The art of coming home to myself is also about understanding that my mind, body, and spirit need more than just rest to be rejuvenated. No amount of sleep can compensate if my waking hours are spent maintaining unfulfilling relationships, overextending my energy, denying myself what I truly need and want, or performing to please others. I can’t count the times I’ve caught myself acting differently around different people—whether friends or family—never strangers, oddly enough. While it may sometimes be “normal and necessary” to fit in and get by, at what cost? Deep down, it’s exhausting to be everyone except myself.

Certain words, actions, and behaviors can ignite one person and extinguish another’s flame entirely. My helpful nudges may accidentally stir another’s shadows. So, I’ve learned to let it be—to let others find their way without interfering unless it affects me directly.

We all walk different tightropes, balancing different demons.
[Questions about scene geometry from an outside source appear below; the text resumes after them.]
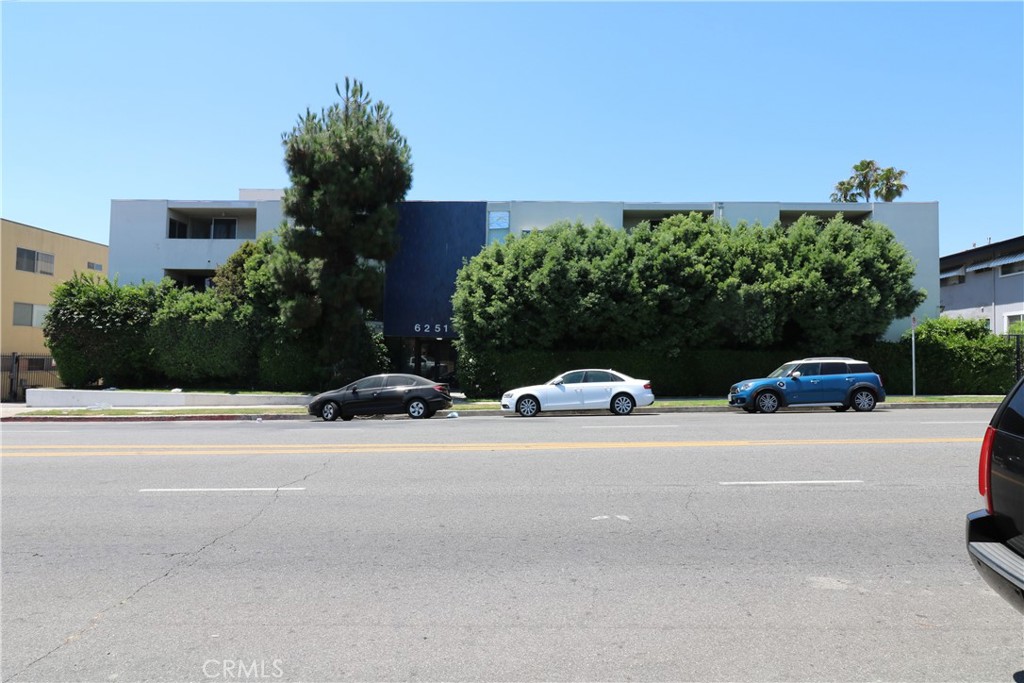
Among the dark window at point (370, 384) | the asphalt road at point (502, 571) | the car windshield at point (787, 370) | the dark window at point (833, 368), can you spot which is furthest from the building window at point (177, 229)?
the dark window at point (833, 368)

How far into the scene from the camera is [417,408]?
763 inches

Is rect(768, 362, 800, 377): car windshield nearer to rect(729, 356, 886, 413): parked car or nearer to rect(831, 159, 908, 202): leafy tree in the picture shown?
rect(729, 356, 886, 413): parked car

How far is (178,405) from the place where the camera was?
82.0ft

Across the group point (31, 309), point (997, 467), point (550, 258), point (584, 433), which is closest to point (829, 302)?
point (550, 258)

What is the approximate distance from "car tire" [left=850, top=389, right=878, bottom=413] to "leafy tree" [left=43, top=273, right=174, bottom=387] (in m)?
26.3

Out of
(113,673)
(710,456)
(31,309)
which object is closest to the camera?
(113,673)

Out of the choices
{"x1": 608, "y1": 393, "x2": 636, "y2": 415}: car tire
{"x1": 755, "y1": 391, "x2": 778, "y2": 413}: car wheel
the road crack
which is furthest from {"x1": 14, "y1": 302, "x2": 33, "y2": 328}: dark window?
{"x1": 755, "y1": 391, "x2": 778, "y2": 413}: car wheel

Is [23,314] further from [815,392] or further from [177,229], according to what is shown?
[815,392]

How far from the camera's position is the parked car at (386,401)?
19406 millimetres

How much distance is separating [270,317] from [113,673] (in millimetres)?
25161

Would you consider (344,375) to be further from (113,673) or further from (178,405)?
(113,673)

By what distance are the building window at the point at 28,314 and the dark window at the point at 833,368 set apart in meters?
38.8

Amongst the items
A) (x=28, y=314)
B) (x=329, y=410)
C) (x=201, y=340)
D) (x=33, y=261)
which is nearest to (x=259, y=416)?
(x=329, y=410)

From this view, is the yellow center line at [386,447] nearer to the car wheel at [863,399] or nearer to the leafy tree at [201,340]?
the car wheel at [863,399]
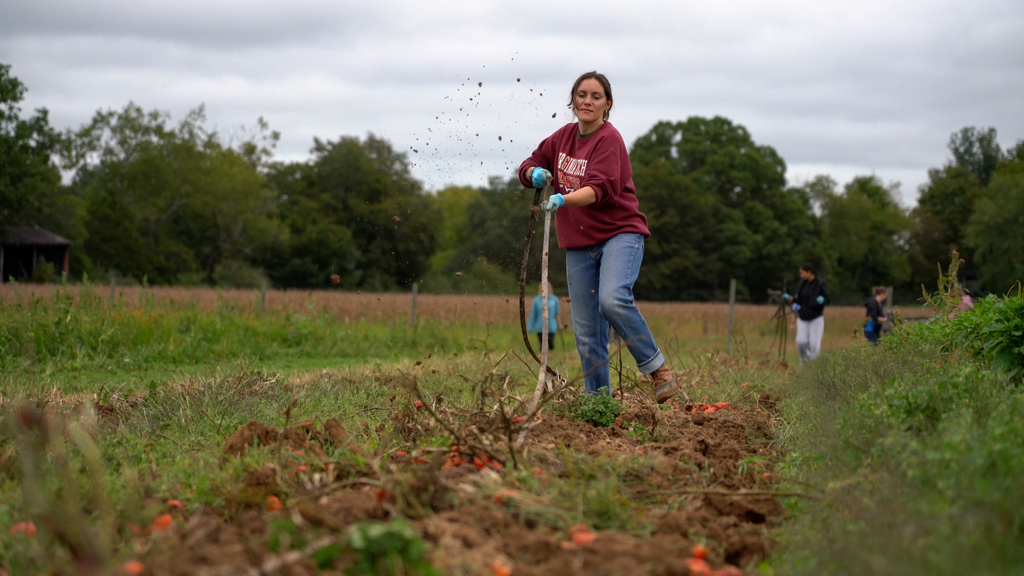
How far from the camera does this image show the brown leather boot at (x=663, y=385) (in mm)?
4910

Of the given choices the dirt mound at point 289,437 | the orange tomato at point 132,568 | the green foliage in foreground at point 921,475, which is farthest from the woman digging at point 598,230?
the orange tomato at point 132,568

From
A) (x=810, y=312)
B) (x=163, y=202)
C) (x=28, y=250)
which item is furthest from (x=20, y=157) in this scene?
(x=810, y=312)

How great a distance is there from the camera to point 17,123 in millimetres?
36281

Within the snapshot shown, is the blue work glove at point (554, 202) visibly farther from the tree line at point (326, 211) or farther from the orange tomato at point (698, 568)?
the tree line at point (326, 211)

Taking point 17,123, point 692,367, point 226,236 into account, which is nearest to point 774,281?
point 226,236

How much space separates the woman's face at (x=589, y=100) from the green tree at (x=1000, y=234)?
49.0 metres

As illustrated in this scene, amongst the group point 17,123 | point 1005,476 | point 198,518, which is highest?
point 17,123

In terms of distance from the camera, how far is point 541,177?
16.6ft

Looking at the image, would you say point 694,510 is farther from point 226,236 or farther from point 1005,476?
point 226,236

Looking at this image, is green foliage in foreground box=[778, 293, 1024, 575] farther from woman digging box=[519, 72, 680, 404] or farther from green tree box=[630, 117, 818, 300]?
green tree box=[630, 117, 818, 300]

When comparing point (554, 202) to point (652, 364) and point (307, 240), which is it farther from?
point (307, 240)

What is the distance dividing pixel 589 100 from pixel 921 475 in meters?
2.96

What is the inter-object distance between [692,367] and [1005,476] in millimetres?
6036

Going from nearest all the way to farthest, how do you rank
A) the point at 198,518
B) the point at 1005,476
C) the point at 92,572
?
the point at 92,572, the point at 1005,476, the point at 198,518
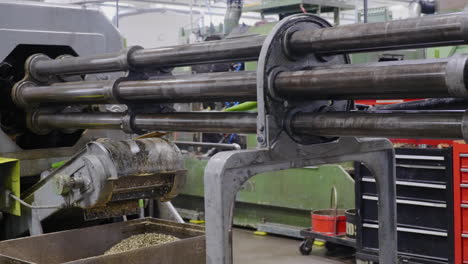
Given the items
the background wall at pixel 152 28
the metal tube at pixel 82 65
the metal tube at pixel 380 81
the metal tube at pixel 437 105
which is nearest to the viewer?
the metal tube at pixel 380 81

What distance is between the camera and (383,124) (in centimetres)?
147

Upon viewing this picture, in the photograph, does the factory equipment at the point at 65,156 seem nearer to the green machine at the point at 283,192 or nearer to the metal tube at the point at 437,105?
the metal tube at the point at 437,105

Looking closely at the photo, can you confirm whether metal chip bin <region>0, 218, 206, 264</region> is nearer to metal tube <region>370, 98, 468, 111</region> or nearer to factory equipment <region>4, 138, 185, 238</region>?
factory equipment <region>4, 138, 185, 238</region>

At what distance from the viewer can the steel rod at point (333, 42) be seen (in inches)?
54.5

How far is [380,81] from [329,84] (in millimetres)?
139

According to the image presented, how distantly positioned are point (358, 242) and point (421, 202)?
511 mm

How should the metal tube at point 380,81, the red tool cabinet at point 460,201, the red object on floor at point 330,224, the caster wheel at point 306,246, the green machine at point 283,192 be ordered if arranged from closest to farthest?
the metal tube at point 380,81 < the red tool cabinet at point 460,201 < the red object on floor at point 330,224 < the caster wheel at point 306,246 < the green machine at point 283,192

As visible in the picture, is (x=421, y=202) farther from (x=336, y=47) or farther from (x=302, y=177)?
(x=336, y=47)

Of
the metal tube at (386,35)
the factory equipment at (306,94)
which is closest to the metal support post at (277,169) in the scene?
the factory equipment at (306,94)

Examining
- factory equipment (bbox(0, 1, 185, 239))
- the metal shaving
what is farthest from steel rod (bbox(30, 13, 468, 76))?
the metal shaving

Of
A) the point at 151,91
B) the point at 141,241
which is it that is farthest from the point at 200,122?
the point at 141,241

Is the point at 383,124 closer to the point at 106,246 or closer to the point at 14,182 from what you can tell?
the point at 106,246

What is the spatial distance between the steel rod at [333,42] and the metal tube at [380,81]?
0.18 feet

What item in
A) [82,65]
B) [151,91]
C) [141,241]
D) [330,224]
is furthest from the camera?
[330,224]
Staying curious means gently questioning which parts of my story are my own and which echo others’ expectations. Some waves pull us under this vast ocean of influence; others guide us to shore. But it isn’t the direction we swim that defines us—it’s the stories we tell ourselves while we’re in the water.

Think about that—how true!

Freedom isn’t just about walking away from what dims my spirit—it’s about running toward what makes my soul dance. I’m a fierce advocate for gauging worth by my standards, not someone else’s measuring stick. A wise woman once reminded me: “Don’t let joy play hide-and-seek.” My journey back to myself reveals all the wisdom I’ve always had—I just needed to tune in. I love hearing my frequency, not out of ego but out of trust in my instincts and experience.

Unlearning has been my daily job. I’m the detective of my beliefs—keeping what resonates, discarding the rest. My enlightenment? It’s messy but magical. I’ll keep swimming against the current, climbing onto shores unknown. Breathless, perhaps—but invigorated. This space is, and has always been, mine to claim.